Sunil’s model is supported by broader industry trends highlighted by recent reports. Gartner‘s 2025 Top 10 Strategic Technology Trends identified AI Governance Platforms as a crucial development. These platforms are designed to manage and control AI systems, ensuring they are reliable, fair, and aligned with ethical standards. Such platforms provide transparency and accountability, essential attributes for AI that interact with critical business and societal systems.

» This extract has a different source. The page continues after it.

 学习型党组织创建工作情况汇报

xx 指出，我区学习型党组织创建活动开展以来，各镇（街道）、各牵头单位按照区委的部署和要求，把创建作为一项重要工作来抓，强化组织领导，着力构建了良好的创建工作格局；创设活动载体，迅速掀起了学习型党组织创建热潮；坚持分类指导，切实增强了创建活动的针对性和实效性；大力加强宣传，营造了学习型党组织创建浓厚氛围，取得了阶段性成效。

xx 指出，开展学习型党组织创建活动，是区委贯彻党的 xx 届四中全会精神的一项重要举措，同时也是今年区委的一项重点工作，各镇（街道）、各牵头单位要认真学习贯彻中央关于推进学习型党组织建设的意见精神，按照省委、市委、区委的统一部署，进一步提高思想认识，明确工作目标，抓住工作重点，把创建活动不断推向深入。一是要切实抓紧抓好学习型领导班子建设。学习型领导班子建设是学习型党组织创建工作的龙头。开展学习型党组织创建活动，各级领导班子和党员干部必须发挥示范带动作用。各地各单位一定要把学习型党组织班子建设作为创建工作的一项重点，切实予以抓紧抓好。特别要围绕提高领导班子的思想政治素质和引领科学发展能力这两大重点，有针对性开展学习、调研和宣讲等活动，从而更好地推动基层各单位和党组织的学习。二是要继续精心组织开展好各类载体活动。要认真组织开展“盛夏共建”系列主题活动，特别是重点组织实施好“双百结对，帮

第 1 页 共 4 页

A report by MIT Technology Review-Databricks also emphasizes the need for democratizing AI across industries. It highlights that real-time data access and unified AI Governance models are key for organizations seeking to maximize value and maintain competitive advantage. The goal is to break down data silos, ensure regulatory compliance, and enable all employees—from technical experts to business leaders—to engage with AI effectively.
Conclusion: A Call for Comprehensive AI Governance
As we move forward, it’s clear that effective AI Governance requires a multi-faceted approach. Companies must blend best practices from thought leaders like Sunil Soares with insights from industry reports to create robust, adaptable frameworks. This journey demands technical solutions and a cultural shift towards anticipatory governance, ensuring AI serves humanity positively while respecting ethical boundaries.
By adopting a comprehensive AI Governance strategy, businesses can navigate the complexities of this transformative technology, aligning innovation with responsibility. My experiences at the global and local levels have reinforced the importance of this journey—one that I believe is essential for any organization looking to thrive in an AI-driven future.
To enhance my writing, I utilized ChatGPT and Grammarly to refine my language and clarity.